One of the field trips we took with the kids recently was described to us as "about bugs."

"Okay" I thought, "this is going to be boring."

It was anything but boring.  And one of the treasures the kids, along with the teachers were given to take home as a pet was a caterpillar.  However, this caterpillar, if he can be called that, will not transform into a beautiful butterfly.  Oh, no!  Not this guy.  This guy will certainly make a cocoon, but his metamorphosis will be into entirely different; a Japanese rhinoceros beetle. Well, at least I think it's that beetle.  No one knows for sure.  In Korean it's called the "stag beetle" but we can't seem to find a proper translation.  Basically this beetle will be HUGE; 35-90 mm, around the length of a man's index finger.

 The kids were sent home with these beetle larva as well, except without any instructions other than verbal instructions.  Can you imagine being a parent, and having your kid walking through the doorway with a jar filled with soil and a larva as large as your child's fist??  My mom would have had a heart attack.  Why would they not send home written instructions to the parents.  Do they actually expect 3-6 year olds to remember what they were told to do with the creatures.  And when they grow into full sized beetles, they're completely equipped with wings.  They will fly, oh yes they will.

I've named him George Harrison after the Beatle (from the band) who is the "forgotten Beatle." He currently resides in his jar tucked away in our cabinet as we were told that he prefers the darkness.  He requires no care.  If his soil drys up, we are to spray it lightly with water, other than that, leave him to his business of eating, growing, cocooning and growing into a humongous beetle.  I can't wait to see him progress!  Maybe I'll even send him home to my family as a gift :)

1 comment:

Katie Todd said...

Hi Vanessa,

My name is Katherine Todd and I am an entomology researcher at The Ohio State University. I am writing a scientific paper for the USDA Forest Service about insects which are specialists on ash trees in North America.

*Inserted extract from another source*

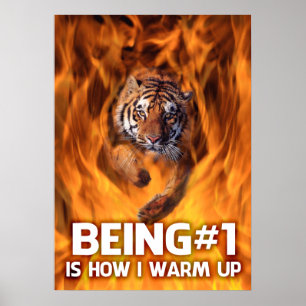 Affiche Le tigre saute à travers les flammes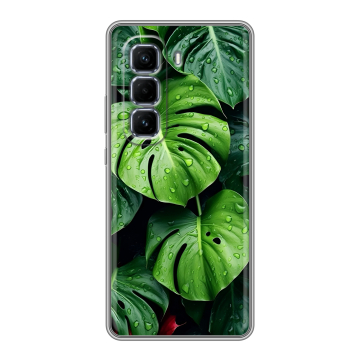 Силиконовый чехол на Infinix Hot 50 Pro Plus с принтом Листья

One trend that we have noticed about an insect that we are studying (the Western Hercules Beetle) is that Asian kids like to keep the beetle as pets and sometimes travel to the United States to catch the Western Hercules Beetle. We think this is a really interesting aspect of the charismatic nature of this beetle and wanted to include a picture of beetle pets in our paper. However, we're having difficulty finding such a picture.

I found your blog online and was wondering, could I please get permission to potentially use the photo of the little girl and her beetle pet in our manuscript? We would greatly appreciate your permission, but I understand if you wouldn't like to publish the picture.

Thank you for your help and sorry I couldn't just email you instead of posting a comment! I couldn't find your email listed anywhere.